In order to help you clarify your thoughts on what you want to get out of your collegiate experience as a math major, here are some questions to ask yourself:

  • Why do I like mathematics? What is it about math that attracts me to majoring in mathematics?
  • What type of mathematics do I like? Do I like the computational aspect? The rigor and logic? The problem solving experience? The theoretical aspect? Which content areas interest me?
  • What do I want to do for a career? Do I want to teach, or do I want pursue other avenues? If you want to teach, then:
    • what age group(s) do you want to teach? PreK, 1-6, 6-9, 9-12, college?
    • do you want to teach just mathematics, or do you want to have the flexibility to teach other fields as well?
  • If you are not interested in a career in teaching, then: are you interested in a career in business, industry, government, nonprofits, other alternatives?
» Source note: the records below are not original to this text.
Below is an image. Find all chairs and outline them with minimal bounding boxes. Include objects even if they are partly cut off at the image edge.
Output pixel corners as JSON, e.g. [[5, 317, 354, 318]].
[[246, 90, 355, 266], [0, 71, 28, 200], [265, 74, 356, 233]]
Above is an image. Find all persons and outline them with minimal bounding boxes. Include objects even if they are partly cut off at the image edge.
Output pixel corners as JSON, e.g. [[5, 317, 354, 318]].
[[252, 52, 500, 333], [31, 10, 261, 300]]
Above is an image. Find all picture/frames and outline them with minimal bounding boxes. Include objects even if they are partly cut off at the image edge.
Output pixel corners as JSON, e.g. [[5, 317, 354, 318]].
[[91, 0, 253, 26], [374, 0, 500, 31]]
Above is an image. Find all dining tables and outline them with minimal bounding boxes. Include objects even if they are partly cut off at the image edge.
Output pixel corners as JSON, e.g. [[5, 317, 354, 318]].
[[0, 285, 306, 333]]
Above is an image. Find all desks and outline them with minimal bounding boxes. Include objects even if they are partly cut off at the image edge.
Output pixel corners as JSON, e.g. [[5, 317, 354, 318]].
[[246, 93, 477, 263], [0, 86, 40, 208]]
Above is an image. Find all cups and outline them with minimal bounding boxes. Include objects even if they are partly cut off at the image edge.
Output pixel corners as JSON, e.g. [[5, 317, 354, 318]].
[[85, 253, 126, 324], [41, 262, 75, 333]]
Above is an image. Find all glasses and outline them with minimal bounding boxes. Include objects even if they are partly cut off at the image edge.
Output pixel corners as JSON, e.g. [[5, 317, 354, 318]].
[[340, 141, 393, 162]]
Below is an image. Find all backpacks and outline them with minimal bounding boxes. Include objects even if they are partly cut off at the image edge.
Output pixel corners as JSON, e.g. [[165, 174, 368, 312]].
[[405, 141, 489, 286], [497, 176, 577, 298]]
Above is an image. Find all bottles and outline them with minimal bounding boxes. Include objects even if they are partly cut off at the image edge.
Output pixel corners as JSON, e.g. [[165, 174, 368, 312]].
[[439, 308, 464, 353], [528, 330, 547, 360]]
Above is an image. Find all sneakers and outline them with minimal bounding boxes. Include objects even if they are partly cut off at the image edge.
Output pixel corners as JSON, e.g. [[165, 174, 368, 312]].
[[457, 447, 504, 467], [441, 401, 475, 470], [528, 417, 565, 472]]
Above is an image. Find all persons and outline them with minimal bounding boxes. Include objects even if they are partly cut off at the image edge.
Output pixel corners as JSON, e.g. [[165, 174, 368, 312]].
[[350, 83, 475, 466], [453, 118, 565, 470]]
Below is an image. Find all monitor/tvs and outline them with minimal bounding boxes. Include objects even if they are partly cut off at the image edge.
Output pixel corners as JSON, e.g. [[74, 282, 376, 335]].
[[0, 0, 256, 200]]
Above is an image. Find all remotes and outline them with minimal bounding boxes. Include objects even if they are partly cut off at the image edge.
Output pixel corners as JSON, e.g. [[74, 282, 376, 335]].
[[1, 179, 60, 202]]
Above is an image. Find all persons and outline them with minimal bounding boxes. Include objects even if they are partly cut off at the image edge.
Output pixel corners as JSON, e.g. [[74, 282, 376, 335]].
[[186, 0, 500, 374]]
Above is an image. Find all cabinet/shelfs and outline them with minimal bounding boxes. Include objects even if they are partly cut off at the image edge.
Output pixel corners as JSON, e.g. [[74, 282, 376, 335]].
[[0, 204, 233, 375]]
  • How much education do I want to complete? Bachelors, Masters, or Ph.D.? Do I want to enter the work force right after graduation with the option to pursue graduate work later?
  • What do I need to do in order to further my career prospects?
  • What should I be doing academically to further my goals? Should I pick up a minor in another area? Should I try to double major?
  • What extracurriculars should I become involved in to further my goals? For example, should I get involved with the math club? Should I participate in the MCM Modeling Competition?
  • What types of work experience should I try to get to further my goals? Should I consider volunteer work experiences such as tutoring? Should I consider internships?
  • What organizations should I become involved in? What conferences or meetings might it be helpful to attend?